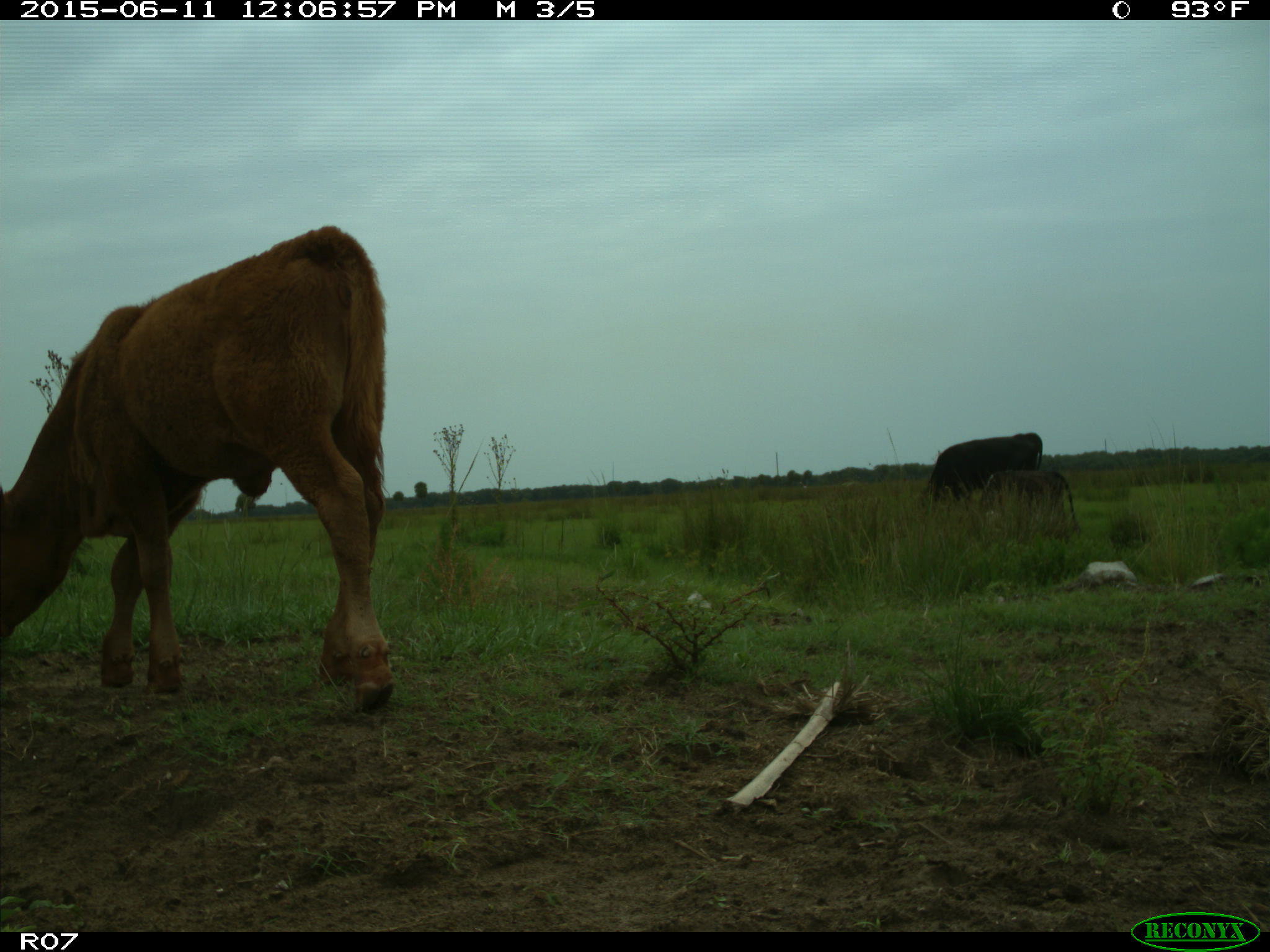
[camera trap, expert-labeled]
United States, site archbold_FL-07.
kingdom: Animalia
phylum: Chordata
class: Mammalia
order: Artiodactyla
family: Bovidae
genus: Bos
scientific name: Bos taurus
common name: domestic cow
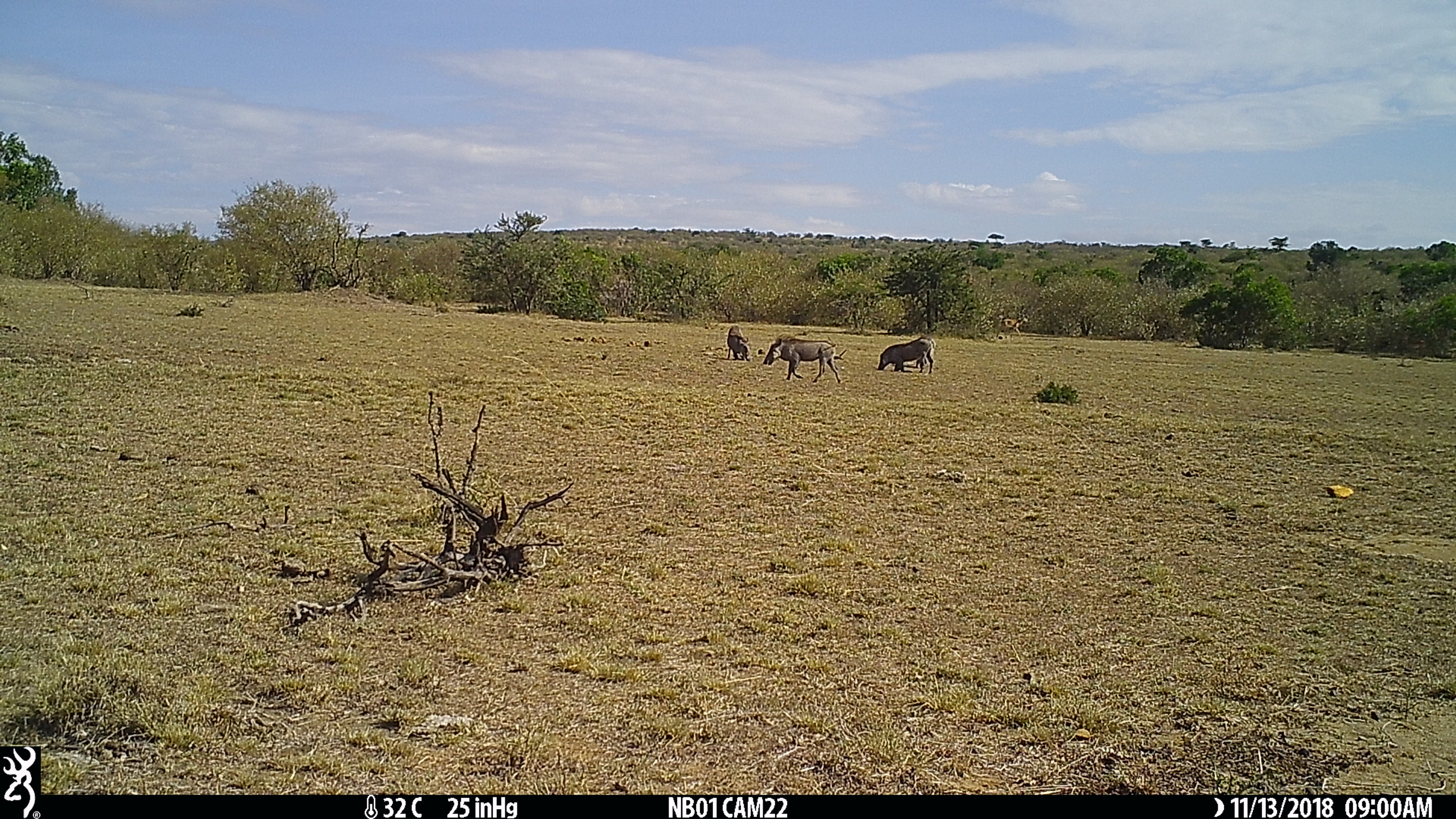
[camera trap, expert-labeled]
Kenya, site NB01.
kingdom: Animalia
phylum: Chordata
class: Mammalia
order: Artiodactyla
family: Suidae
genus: Phacochoerus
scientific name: Phacochoerus africanus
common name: common warthog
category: warthog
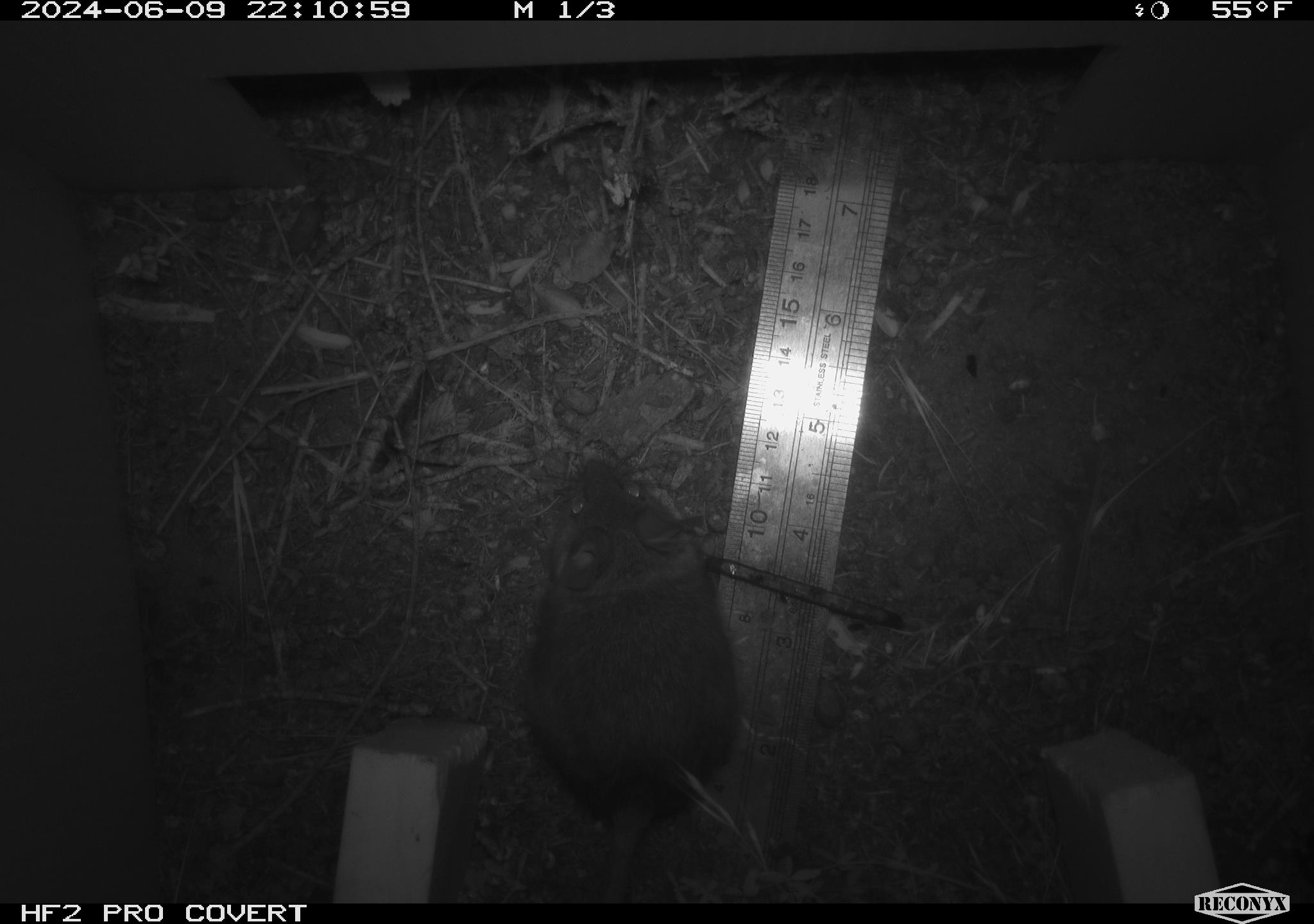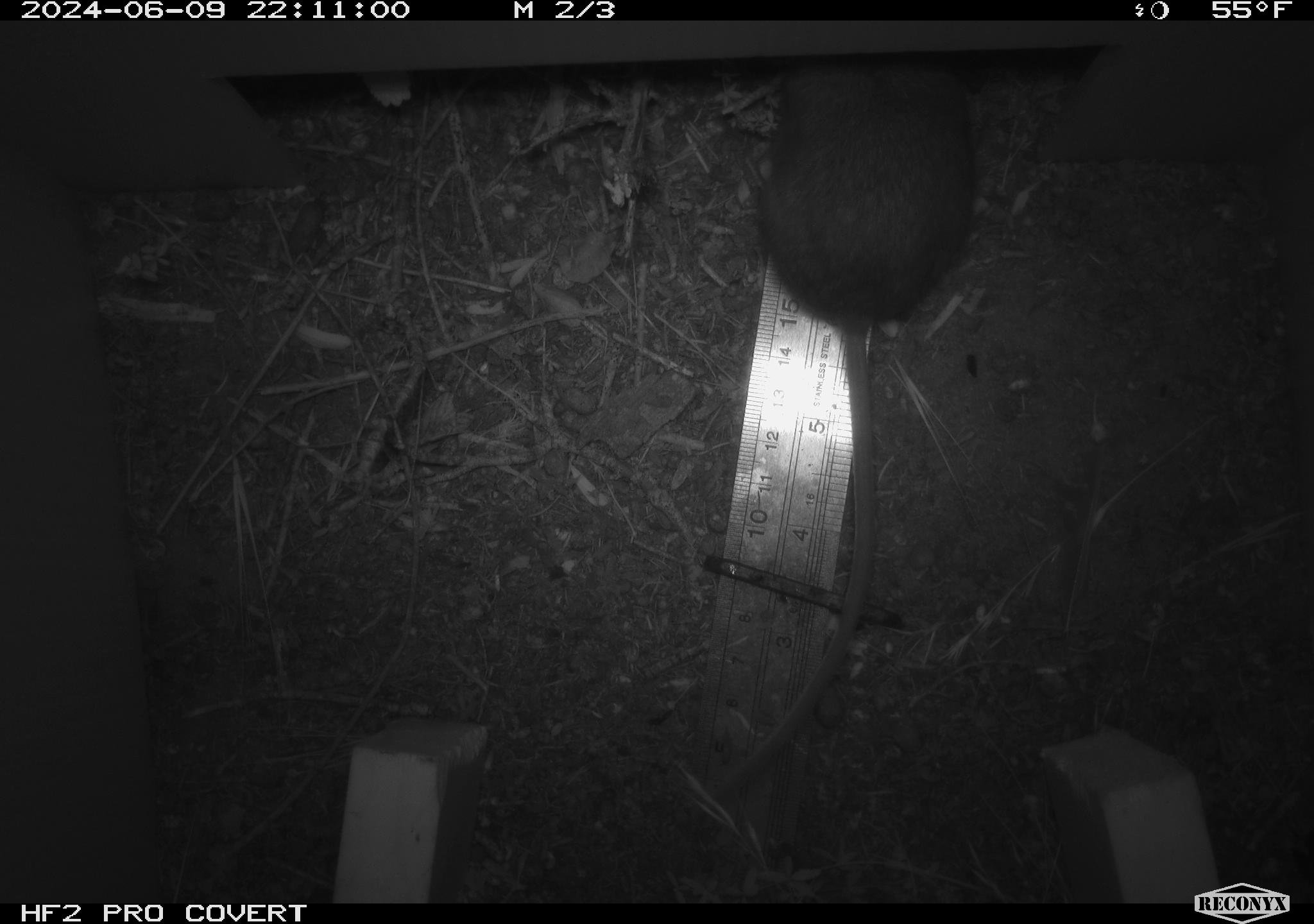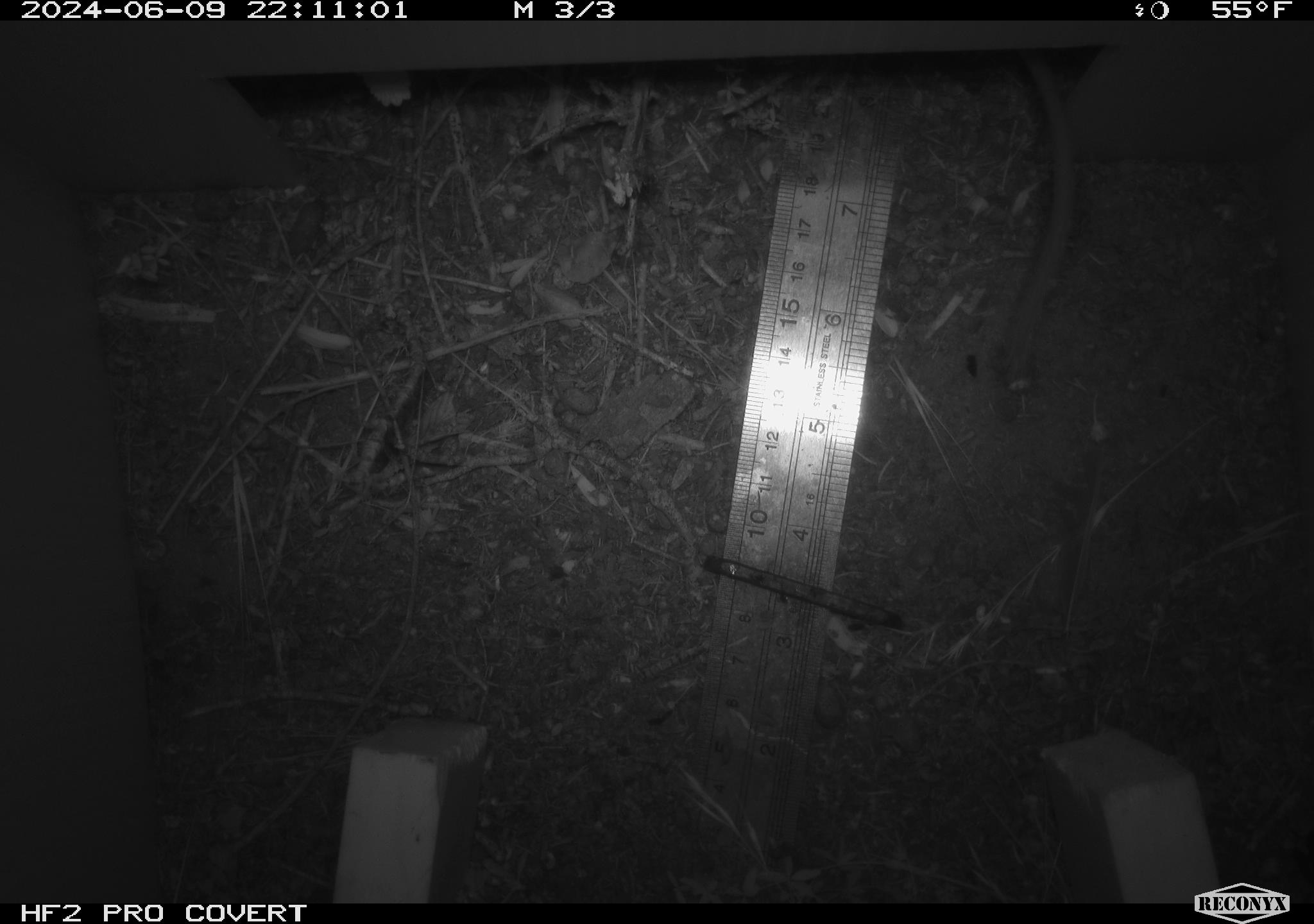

Aim of the task —
Would you reproduce the listing above exactly, without any of its images?

Exercise output —
[camera trap, expert-labeled]
United States, site archbold_FL-07.
kingdom: Animalia
phylum: Chordata
class: Mammalia
order: Artiodactyla
family: Bovidae
genus: Bos
scientific name: Bos taurus
common name: domestic cow
[camera trap, expert-labeled]
Kenya, site NB01.
kingdom: Animalia
phylum: Chordata
class: Mammalia
order: Artiodactyla
family: Suidae
genus: Phacochoerus
scientific name: Phacochoerus africanus
common name: common warthog
category: warthog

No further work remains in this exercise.